Palazzo futurista a Blloku; sotto, il variopinto edificio del Teatri Kombëtar e, a destra, gli edifici intorno al Pazari i Ri. In basso, la villa che fu del dittatore comunista Enver Hoxha, nel quartiere alla moda di Blloku.

Di fronte al Ministero degli affari esteri, tutti gli edifici in stile comunista intorno alla strada Unaza (lo spicchio di circonvallazione a nord-ovest del centro città) sono stati decorati con motivi e colori unici da pittori diversi, ognuno guidato dalla propria fantasia, senza temi prestabiliti o linee guida. Anche il Nuovo Bazar (Pazari i Ri) è stato modernizzato e oggi ospita edi- fici contemporanei ma rispettosi del passato, che hanno conservato lo stile architettonico tradizionale e le decorazioni a motivi albanesi.

L’importanza di graffiti e murales è cruciale per capire la trasformazione di Tirana, che non è solo estetica ma anche e soprattutto ideologica. Durante l’era comunista, terminata nel 1991 con la caduta della Repubblica Popolare Socialista d’Albania, ogni produzione artistica era fortemente controllata, e dipingere qualcosa che si opponesse al regime poteva comportare una pena detentiva.

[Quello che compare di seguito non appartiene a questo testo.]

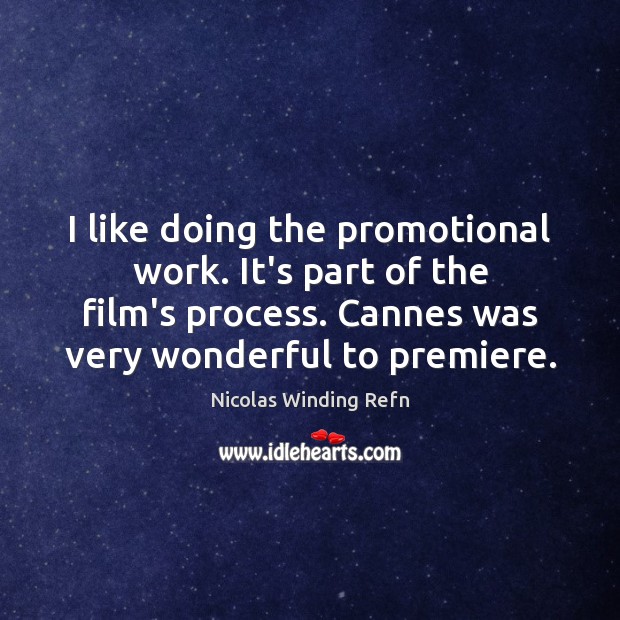 I like doing the promotional work. It’s part of the film’s process. Nicolas Winding Refn Picture Quote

Nel 2018 si è svolta la prima edizione del MurAL Fest, un festival di street art nato dalla collaborazione tra il gruppo artistico italiano 167/ B Street e il governo di Tirana. Durante la manifestazione, tredici artisti di strada provenienti da Albania, Italia, Serbia, Uruguay e Francia hanno decorato le facciate dei palazzi di tutta la città usandole come tele da dipingere.

La Tirana di oggi ospita diversi stili architettonici che rappresentano i periodi più importanti della sua storia, alcuni dei quali risalgono all’antichità e altri costituiscono un esempio dell’architettura dei regimi totalitari del XX secolo, formando un mix di infrastrutture che rendono Tirana una città unica. All’epoca fascista risalgono il Palazzo dei Briganti (ex palazzo del re d’Albania Zog I), gli edifici dei ministeri, il palazzo del governo e il municipio, progettati dai noti architetti del periodo mussoliniano in Italia, ovvero da Florestano Di Fausto e Armando Brasini.

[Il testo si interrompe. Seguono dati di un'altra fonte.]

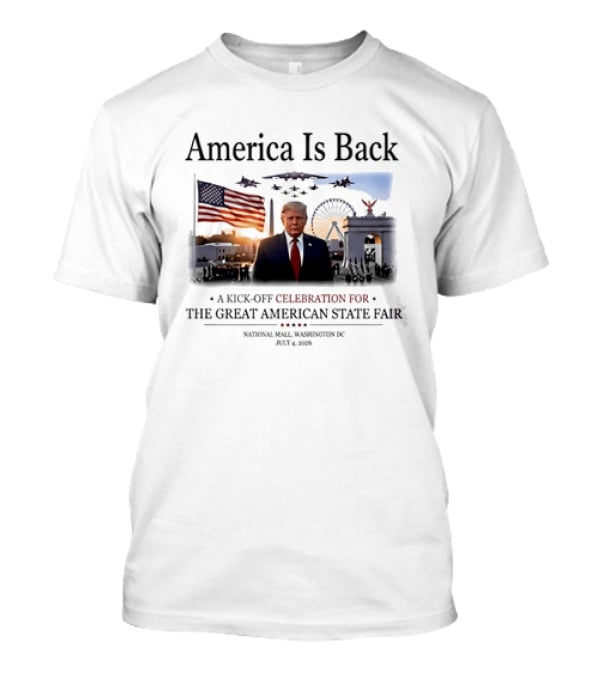 America Is Back A Kick Off Celebration For The Great American State Fair Washington DC July 4 2023 T-Shirt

Negli anni Settanta Hoxha fu invece responsabile della creazione di una rete di bunker in tutto il Paese, un progetto paranoico destinato a proteggere il leader comunista in caso di attacco nucleare. A Tirana è possibile visitarne due, il Bunk’Art e il Bunk’Art-2. Il primo, ora adibito a museo di storia e galleria d’arte contemporanea, era un rifugio di cinque piani e tremila mq dai corridoi tortuosi e con un centinaio di stanze, mai messo in funzione dal momento che Hoxha morì prima che fosse completato. Al suo interno si trovano gli alloggi e le sale riunioni destinati a Hoxha e ai suoi ufficiali. Il secondo, sormontato da una cupola all’ingresso, era originariamente chiamato «Objekti Shtylla» e le sue ventiquattro sale furono aperte al pubblico nel 2015.